● **EXCERPTED TEXT**
______

This is the blog area for the Evangelical Philosophical Society and its journal, Philosophia Christi.

Tuesday, June 3, 2014

The Phantom, Notre Dame, and Fish Eyes

In late May of this year my wife, step-son, and I—along with a group of students and faculty from my school—went on a tour to London and Paris. It was my fourth trip to London. Before my mom died, she and I had gone there and to Oxford twice, and then my wife and I went a year ago, when we were actually able to spend our first anniversary amidst the towering spires of Oxford.

Save for sharing a brief summary of C.S. Lewis as philosopher, I had no official duties as chaperone on this year’s trip, so I could relax and just take in the sights—and sites. From seeing Wicked and (with EPS vice president Mark Foreman) Phantom of the Opera, to attending Evensong at St. Margaret’s next to Westminster Abbey, to visiting Oxford—an embodiment of the nobility of the intellectual tradition, as my buddy Jerry Walls puts it—England was wonderful as always.

______

● **AVAILABLE DATA**
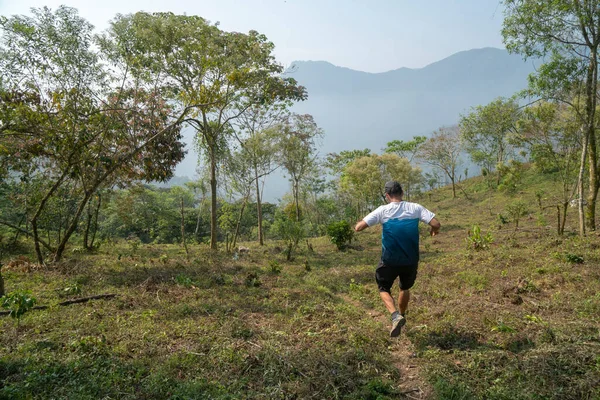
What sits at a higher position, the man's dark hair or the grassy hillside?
the man's dark hair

______

● **PROBLEMS TO WORK ON**
a) Decide whether each statement agrees with the blog post, and answer yes or no with the deciding words quoted. (i) The trip described was the writer's fourth to London. (ii) Besides a brief summary of C.S. Lewis as philosopher, the writer had official chaperone duties on the trip. (iii) The writer saw Phantom of the Opera with Mark Foreman.
b) Rename "Oxford" as "Cambridge" in the passage of the blog post between "In late May" and "wonderful as always.", inclusive, and write out that passage with the change.

● **ANSWERS TO EACH TASK**
a)
(i) Yes: "It was my fourth trip to London."
(ii) No: "I had no official duties as chaperone"
(iii) Yes: "(with EPS vice president Mark Foreman) Phantom of the Opera"

b)
In late May of this year my wife, step-son, and I—along with a group of students and faculty from my school—went on a tour to London and Paris. It was my fourth trip to London. Before my mom died, she and I had gone there and to Cambridge twice, and then my wife and I went a year ago, when we were actually able to spend our first anniversary amidst the towering spires of Cambridge.

Save for sharing a brief summary of C.S. Lewis as philosopher, I had no official duties as chaperone on this year’s trip, so I could relax and just take in the sights—and sites. From seeing Wicked and (with EPS vice president Mark Foreman) Phantom of the Opera, to attending Evensong at St. Margaret’s next to Westminster Abbey, to visiting Cambridge—an embodiment of the nobility of the intellectual tradition, as my buddy Jerry Walls puts it—England was wonderful as always.